Brazil child pornography bust: 40 arrested so far

Child abuse in Malaysia
Child abuse in Malaysia (Representational Picture) Reuters

The Brazilian police on Tuesday arrested at least 40 people in two large operations against child pornography in Sao Paulo, and seized their computer and pornographic material involving minors, said officials. An assortment of toys was also seized, Xinhua reported.

One of the operations was in Taboao da Serra, a town in the metropolitan region in Sao Paulo.

The investigation began six months ago, when the police received an anonymous tip-off, and led to the arrest of at least 28 people on Tuesday morning.

The other operation happened in Sao Paulo itself, with 29 search and arrest warrants and with at least 12 people being arrested.

The police tracked the suspects by investigating computers which were regularly used to access child pornography.

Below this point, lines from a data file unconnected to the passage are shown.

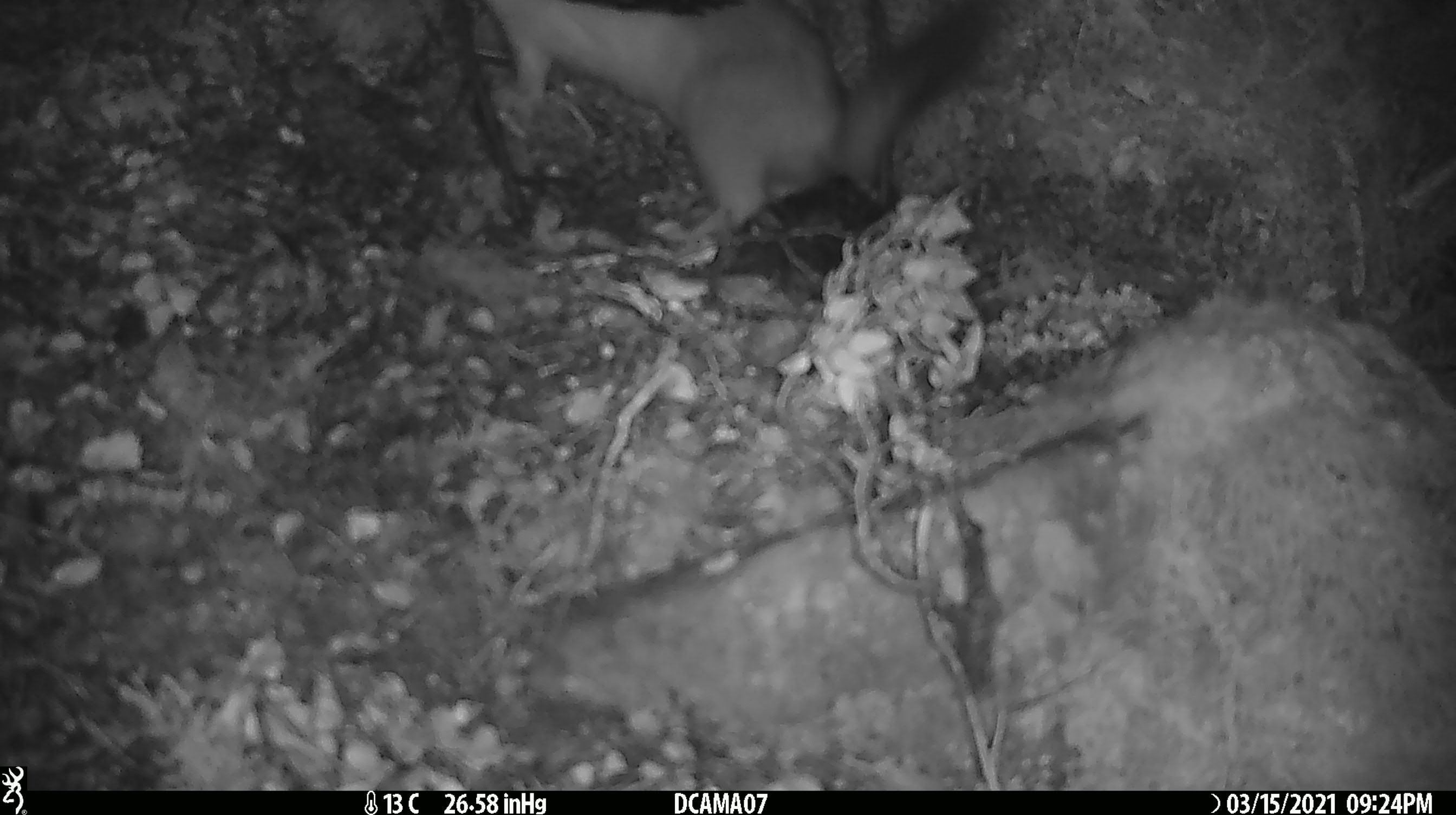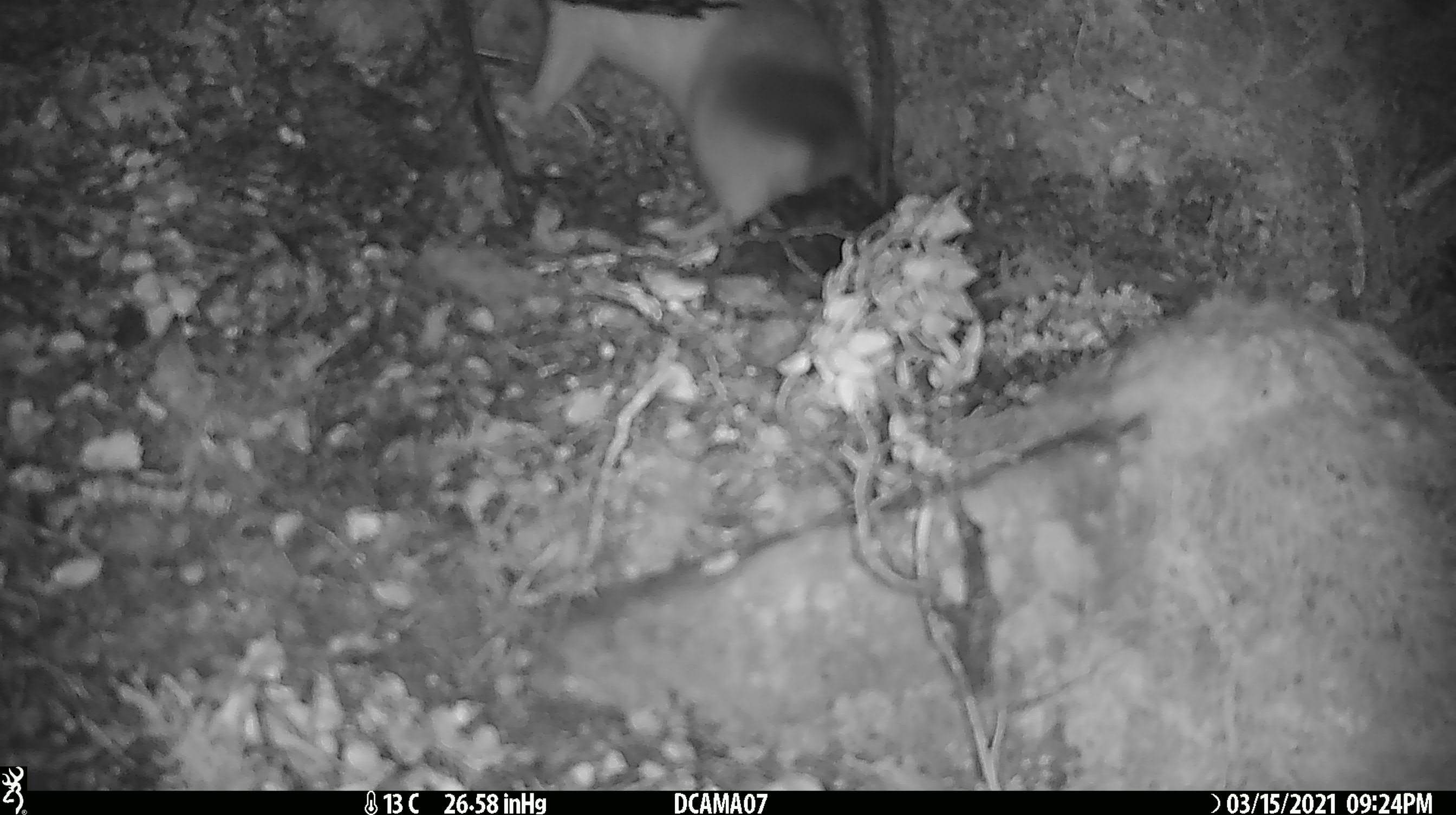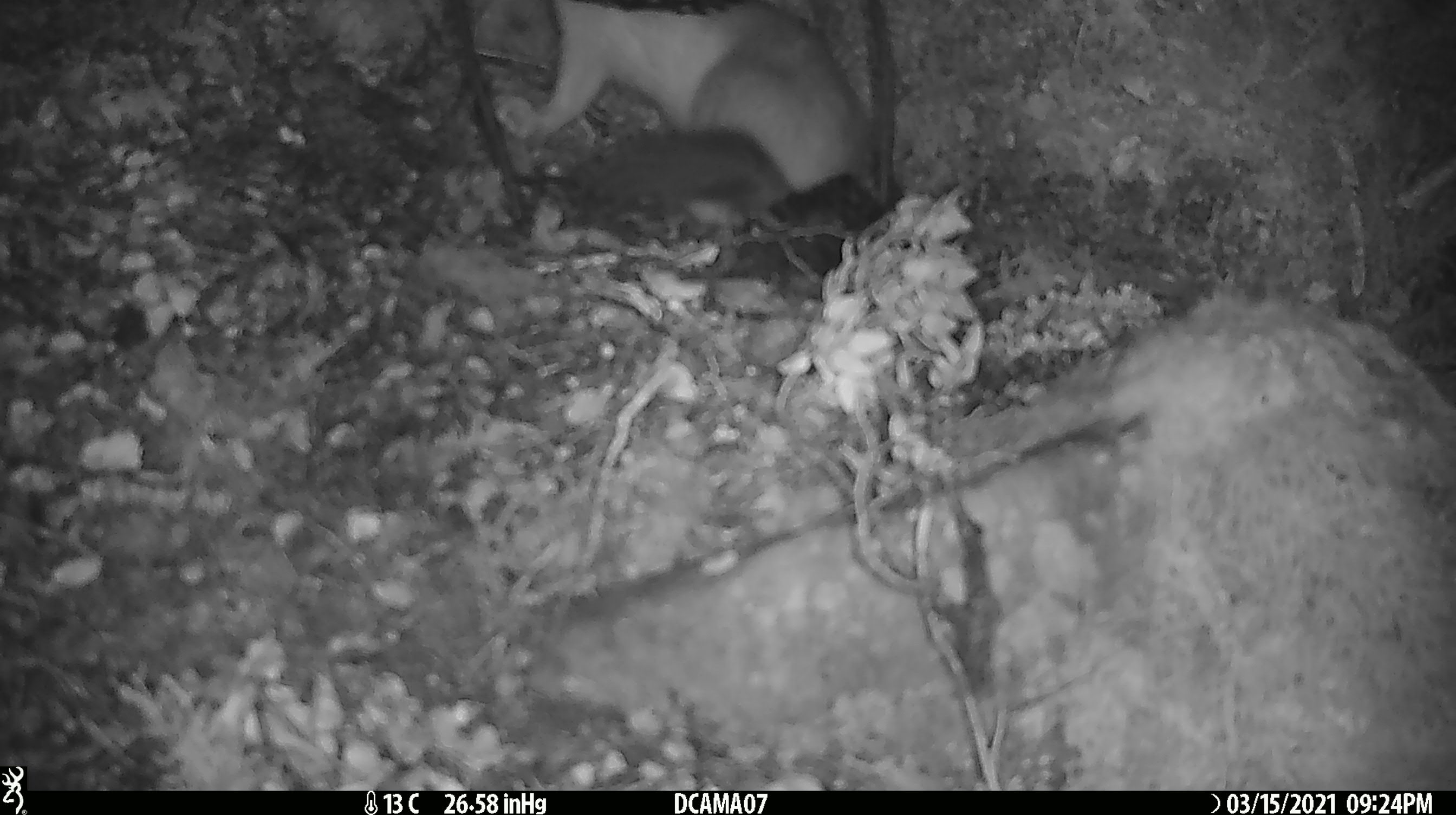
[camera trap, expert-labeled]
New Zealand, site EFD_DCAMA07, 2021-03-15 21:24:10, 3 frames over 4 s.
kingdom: Animalia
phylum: Chordata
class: Mammalia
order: Carnivora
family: Mustelidae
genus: Mustela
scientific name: Mustela erminea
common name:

Police spokesperson Marcio Fruet said "one of our suspects worked in a playground. Therefore, he had contact with children. Another suspect worked in a kindergarten."

"Therefore, these suspects will be watched with greater caution ...(to check) if they also produced and practiced this violence against children themselves," Fruet added.

The move comes days after the federal government gave the military responsibility for law enforcement and public safety in Rio de Janeiro state, Efe reported.

"This is the largest operation launched jointly by the Armed Forces and the police since the start of operations in July of last year," Colonel Roberto Itamar, Spokesman for the Eastern Military Command (CML), said.

"In spatial terms, this operation extends from inner Rio up to the borders of the state, with three occupation lines."

Near the Kelson's "favela," or shantytown, lies the navy's largest training facility, where security was reinforced after military personnel received threats.

The state government said the operation had been organised before President Michel Temer signed an executive order last week authorising a federal law enforcement role in Rio through the end of 2018.

The order was approved early Tuesday by the lower house of Congress and is expected to pass the Senate.

The armed forces have been conducting operations in Rio since mid-2017, when the federal government sent a 10,000-strong contingent to bolster security in the state; however, this did not lead to a drop in violence.

The federal intervention is meant to end the wave of drug-related violence that has plagued Rio for the past several months and caused 6,731 violent deaths last year, claiming the lives of more than 100 police officers and a dozen children killed by stray bullets.